BPIP Godok Rekomendasi Pengelolaan SDA untuk Kesejahteraan Rakyat
JAKARTA - Badan Pembinaan Ideologi Pancasila (BPIP) akan menyusun rekomendasi mengenai pengelolaan Sumber Daya Alam (SDA) yang akan disampaikan ke Presiden terpilih Prabowo Subianto. Sehingga, bisa meningkatkan kesejahteraan rakyat.
"Kita akan bawa ini untuk disampaikan kepada Presiden terpilih. Pak Prabowo itu bapaknya pahlawan. Saya yakin darah patriotiknya masih terjaga untuk mengurai persoalan ini," ujar Anggota Dewan Pengarah BPIP, M. Amin Abdullah dalam keterangannya, dikutip Jumat (4/10/2024).
Dalam Pasal 33 Ayat (3) UUD 1945 mengamanatkan bahwa "bumi dan air serta kekayaan alam yang terkandung di dalamnya dikuasai oleh negara dan dipergunakan sebesar-besarnya untuk kemakmuran rakyat." Namun, implementasi dari pasal ini kerap menghadapi tantangan besar mulai dari ketidakadilan dalam distribusi hasil, kerusakan lingkungan, hingga adanya praktik korupsi.
Hal itu diungkap dalam diskusi kelompok terpumpun (FGD) bertema Kerapuhan Etika Penyelenggara Negara dalam Berbangsa dan Bernegara : Kedaulatan Sumber Daya Alam yang digelar BPIP di Universitas Tanjung Pura, Pontianak, Kalimantan Barat, Rabu 3 September 2024. Hasil diskusi ini menjadi kajian dalam bentuk rekomendasi nantinya.
Menurut Guru Besar Hukum Pidana Universitas Pancasila Agus Surono, dalam pengelolaan SDA, tantangan terbesar adalah masalah deforestasi, pasca-tambang, dan kemiskinan di daerah yang kaya SDA. Deforestasi menjadi isu yang terus terjadi. Belum lagi lubang-lubang tambang yang terbengkalai.

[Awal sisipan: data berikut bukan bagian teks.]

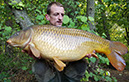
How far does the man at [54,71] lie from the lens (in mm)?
1390

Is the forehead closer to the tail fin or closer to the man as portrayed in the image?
the man

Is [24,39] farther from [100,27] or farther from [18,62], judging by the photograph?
[100,27]

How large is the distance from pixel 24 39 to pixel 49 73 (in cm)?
56

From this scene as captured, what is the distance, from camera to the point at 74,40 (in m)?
1.24

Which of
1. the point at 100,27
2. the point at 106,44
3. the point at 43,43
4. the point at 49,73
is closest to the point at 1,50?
the point at 49,73

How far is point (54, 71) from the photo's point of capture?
1578mm

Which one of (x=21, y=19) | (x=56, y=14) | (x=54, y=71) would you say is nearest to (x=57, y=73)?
(x=54, y=71)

Ketidakadilan distribusi hasil SDA juga menjadi perhatiannya. Daerah-daerah kaya SDA, seperti Papua, menurut Agus, justru memiliki angka kemiskinan yang tinggi.
Kemiskinan di daerah kaya SDA masih menjadi persoalan besar bangsa," ujarnya dalam diskusi tersebut.
Regulasi seperti UU tentang pertambangan dan lingkungan hidup, menurutnya, masih kurang relevan dengan tantangan sekarang. Ia juga menyinggung kepemilikan saham pemerintah sebesar 55 persen di Papua terkait kedaulatan pangan. "Apakah kepemilikan saham kita di Papua benar-benar bermanfaat untuk masyarakat Papua dan Indonesia?" katanya.
Agus menambahkan, oligarki dan korupsi juga merupakan hambatan utama dalam menuju keadilan pengelolaan SDA. Masyarakat perlu berperan aktif dalam melakukan pengawasan.
Sementara itu, persoalan stunting disorot Dosen Teknik Lingkungan Universitas Tanjungpura Aji Ali Akbar. Misalnya di daerah kaya SDA seperti Papua yang angka stuntingnya tinggi, berbanding terbalik dengan SDA yang melimpah.
"Stunting terbesar terjadi di Papua, padahal di sana ada minyak, gas, emas, dan segala macam sumber daya alam," katanya.
Persoalan lainnya seperti bencana alam, banjir dan tanah longsor juga harus menjadi perhatian karena sebagian besar disebabkan oleh alih fungsi lahan yang terjadi puluhan tahun lalu.
Masalah korupsi disorot Pakar Lingkungan dari IPB University, Bambang Hero dalam pengelolaan SDA, contohnya kasus pertambangan timah yang menimbulkan kerugian negara triliunan rupiah. "Kasus timah di Babel menyebabkan kerugian lingkungan sebesar Rp 271 triliun. Ini adalah salah satu contoh bagaimana SDA kita dikelola dengan sangat buruk," ujarnya.
Sementara itu, Pakar Hukum Lingkungan Universitas Brawijaya Rachmad Safaat, mengungkapkan, kerusakan SDA sebagian besar disebabkan oleh ulah manusia. Misalnya, eksploitasi SDA besar-besaran.
Eksploitasi SDA kita luar biasa, tapi hasilnya untuk siapa?" katanya.
Rachmad menilai, masyarakat khususnya masyarakat lokal tidak dapat menikmati kekayaan alam mereka sendiri. Sebab, adanya oligarki dan dominasi perusahaan asing dalam sektor SDA.